Crema chantilly

Lepidópteros obesos se montan a la miel. Pacientes ríos esperan la tonalidad correcta para comenzar la híbrida sinfonía de sus inesperadas tuercas. Los veinte globos están aprestados a continuar la función. Dos barbas, un martillo y cinco audacias salen adelante, como valientes ligustrinas que se interponen entre los insípidos ladrillos que conforman tu amor.
Hemos sido felices en los oscuros lienzos de la muerte. Las tertulias de la mar, que siempre marchan elegantes, hoy salen sin darse cuenta de su escondite vertebral. Como nosotros, dos fuegos se arrastran por el aire frío, creando a su paso lunas, ciervos y aventuras. Mientras suena la música molecular, el hombre aparece y se entrega a los zares.
El deseo de las ligustrinas es ser caballos. Como el más puro aceite, sale de tu casa un sentimiento de crema chantilly. Tu sien se descoloca. Tus manos se elevan hacia las nubes mientras las mirás desde el suelo sin poderlas saludar. Dios, la Luna y los caballos se escapan de tu mundo para ver qué hay afuera.
Un canguro de cien metros se pone a tu disposición. Enormes tendones de hueso, todavía sin estrenar, encienden las luces, la tristeza y la pasión. Pasan diez minutos que nunca volverán. Pasan cinco puertas, una liebre y seis mentiras. Pasa la vida, pasa el calor, pasa la oblicua espuma sedienta por la calle del Ministro Inglés.
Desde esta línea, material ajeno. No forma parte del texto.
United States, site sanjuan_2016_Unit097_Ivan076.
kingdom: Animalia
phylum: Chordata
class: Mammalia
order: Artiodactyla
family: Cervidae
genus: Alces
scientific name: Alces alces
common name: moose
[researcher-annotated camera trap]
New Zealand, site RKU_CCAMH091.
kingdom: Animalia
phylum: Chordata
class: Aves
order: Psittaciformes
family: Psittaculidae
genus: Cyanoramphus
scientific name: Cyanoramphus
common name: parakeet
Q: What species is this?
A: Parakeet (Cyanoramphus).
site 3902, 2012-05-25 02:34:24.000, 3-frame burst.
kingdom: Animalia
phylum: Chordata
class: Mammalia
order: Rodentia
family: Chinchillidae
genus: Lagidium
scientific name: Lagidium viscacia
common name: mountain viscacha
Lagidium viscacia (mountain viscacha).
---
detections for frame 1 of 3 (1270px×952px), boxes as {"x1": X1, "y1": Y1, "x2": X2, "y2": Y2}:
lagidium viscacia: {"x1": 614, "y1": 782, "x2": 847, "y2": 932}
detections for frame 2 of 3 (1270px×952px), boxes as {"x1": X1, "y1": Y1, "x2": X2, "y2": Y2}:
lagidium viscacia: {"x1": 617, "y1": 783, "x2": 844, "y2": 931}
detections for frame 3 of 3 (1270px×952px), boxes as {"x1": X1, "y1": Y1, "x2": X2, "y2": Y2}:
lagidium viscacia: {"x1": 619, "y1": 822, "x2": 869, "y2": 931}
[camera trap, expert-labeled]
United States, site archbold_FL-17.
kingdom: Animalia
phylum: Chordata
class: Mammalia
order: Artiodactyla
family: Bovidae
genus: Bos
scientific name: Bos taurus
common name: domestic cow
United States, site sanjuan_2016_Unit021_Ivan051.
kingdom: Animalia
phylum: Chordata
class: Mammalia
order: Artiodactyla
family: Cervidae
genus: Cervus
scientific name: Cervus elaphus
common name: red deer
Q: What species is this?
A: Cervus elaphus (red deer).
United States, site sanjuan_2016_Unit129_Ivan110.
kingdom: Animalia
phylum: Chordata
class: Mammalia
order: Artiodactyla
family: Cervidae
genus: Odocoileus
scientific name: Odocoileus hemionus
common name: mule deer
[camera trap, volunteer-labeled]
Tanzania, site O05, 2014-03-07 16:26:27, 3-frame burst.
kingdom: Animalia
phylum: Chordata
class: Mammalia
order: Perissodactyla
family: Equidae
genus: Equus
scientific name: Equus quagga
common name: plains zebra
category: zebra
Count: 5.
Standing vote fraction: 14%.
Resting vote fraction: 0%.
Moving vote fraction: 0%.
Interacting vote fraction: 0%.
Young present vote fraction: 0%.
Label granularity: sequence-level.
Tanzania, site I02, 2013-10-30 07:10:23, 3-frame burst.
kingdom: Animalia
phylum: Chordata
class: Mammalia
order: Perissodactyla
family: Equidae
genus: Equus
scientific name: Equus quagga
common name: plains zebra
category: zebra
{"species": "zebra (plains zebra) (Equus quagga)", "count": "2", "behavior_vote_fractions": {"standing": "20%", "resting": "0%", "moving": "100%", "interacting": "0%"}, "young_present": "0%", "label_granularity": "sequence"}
Tres caras de la Luna se ubican junto a vos, esperando una respuesta. Un silbido turbio te lleva a un claro del bosque, donde te encontrás porque ya estabas. Has visto la existencia de la flor del escondite de la forma de la pureza de la verde dulzura cenital. Y comprendés que es todo, que todo es nada y que nada es lo que se puede hacer cuando está todo.
De pronto, una sombra. Una sombra humana que estremece a tu ser interior en lo más profundo de su propio ser interior. Una oscuridad incontrastable que pugna por entrar a tu casa, por ser parte de la prédica que te lleva a donde no estás. Vas hacia ella pero antes de encontrarla ves que el Sol está canoso y tomás conciencia de tu propia vida.
Entonces corrés por la pradera, levantás los brazos, subís a la colina y exclamás al cielo con todas tus fuerzas “la puta que vale la pena estar vivo”.